Maine manufacturers have faced many challenges during the pandemic, from workforce shortages to supply chain issues. To combat those challenges, Maine MEP (Manufacturing Extension Partnership) encourages its clients to join forces and seek new collaborative opportunities. When Maine MEP brought together innovative small businesses Flowfold in Gorham and Alfred’s Upholstery in Alfred, both were able to improve productivity and retain employees.

Alfred’s Upholstery creates premium custom furniture and soft goods, including yacht interiors. But when the pandemic started, the requirements for social distancing combined with a major reduction in customer orders forced Alfred’s owners, Troy and Rebecca Delano, to consider a temporary shutdown. However, shutting down even temporarily would mean loss of income for their employees and the potential loss to the company of their long term, highly skilled employees.

Rebecca Delano chooses fabric. photo credit Molly Haley

Meanwhile, Flowfold, a manufacturer of minimalist wallets and outdoor gear, had begun creating face shields and had won contracts with large Maine accounts such as schools and hospitals, but was struggling to meet the demand.

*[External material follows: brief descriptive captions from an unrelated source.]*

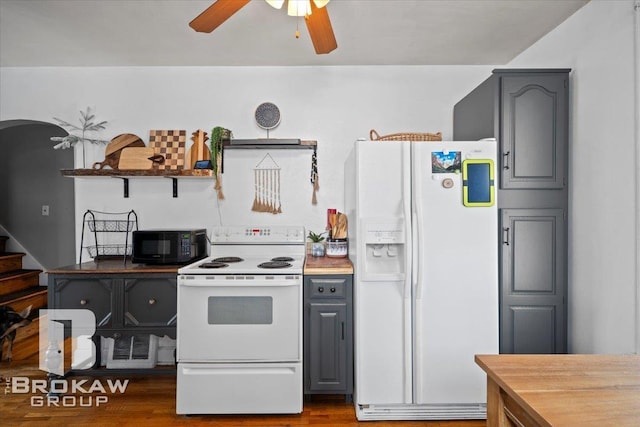 kitchen with white appliances, ceiling fan, dark hardwood / wood-style flooring, and gray cabinetry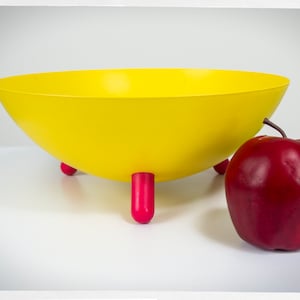 Peut inclure: Un saladier jaune avec trois pieds rouges. Une pomme rouge est à côté du saladier. Le saladier est une pièce d'accent vibrante pour la cuisine ou la salle à manger.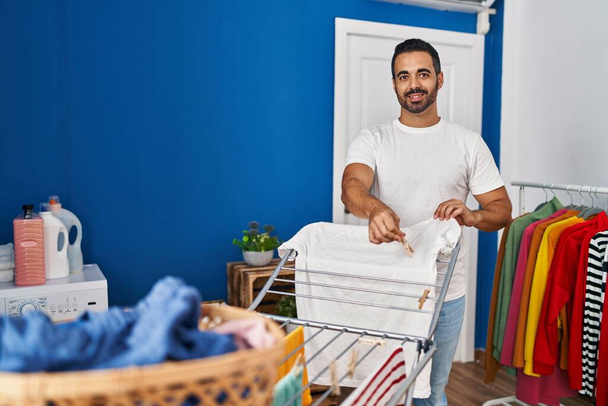 Nuori latino mies hymyilee luottavainen roikkuu vaatteita pyykkinarulla klo pesutupa - Valokuva, kuva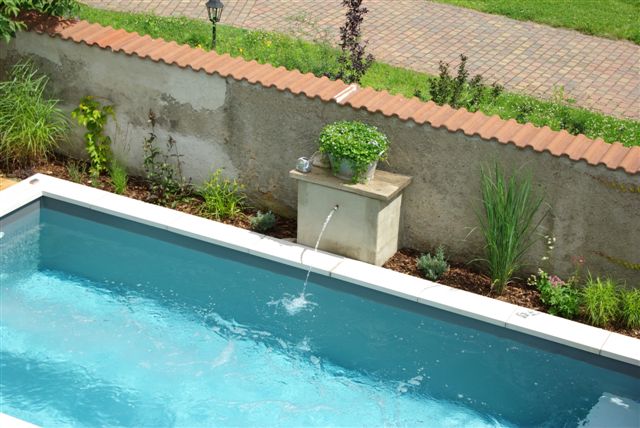Teilansicht des Schwimmbeckens mit Wasserspeier, umgeben von einer Bepflanzung mit Gräsern und Sträuchern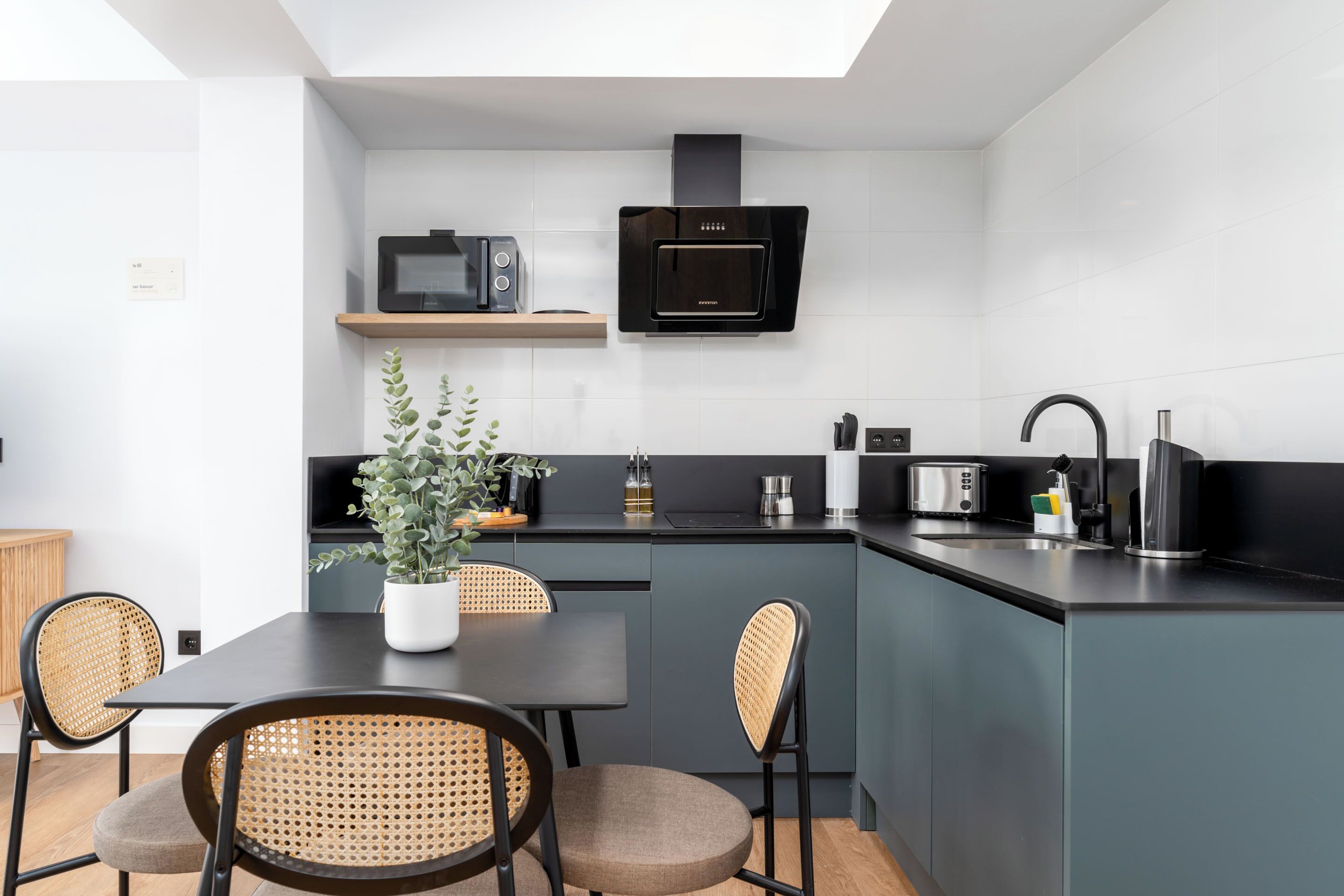 A modern kitchen with a built-in microwave, oven, and sink. There is a dining table with chairs and a potted plant.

Fortunately, both Alfred’s and Flowfold are clients of Maine MEP, a comprehensive resource for manufacturers in Maine, who work one-on-one with businesses to address all kinds of challenges. Maine MEP project manager Bill Whittier immediately saw an opportunity to connect the upholstery company to the wallet manufacturers. Whittier got the two companies on the phone, and within one week, Alfred’s was assisting with the manufacturing of Flowfold’s face shields.

Devin McNeill, the CEO at Flowfold, said, “We wouldn’t have been able to scale to meet the face shield market had it not been for Maine MEP’s expertise and connections.”

photo credit Flowfold

With the two companies working in unison to ramp up production, they were able to surpass a sales mark of one million shields. This robust business meant that Alfred’s replaced their lost boatbuilding revenue, retained all of its existing employees and added fifteen new jobs.

With revenue stabilized, Alfred’s owners Troy and Rebecca Delano were able to further invest in state-of-the-art fabric cutting equipment, which in turn allows Alfred’s experienced stitching operators to solely focus on the more value-added task of stitching product, positioning the company to take on significantly more business.

“During the most challenging times we have ever faced, Alfred’s Upholstery & Co. was able to survive and be profitable. The passion and commitment Bill and MEP have for Maine small businesses is an amazing asset for all Maine businesses,” said Troy Delano, the company’s president.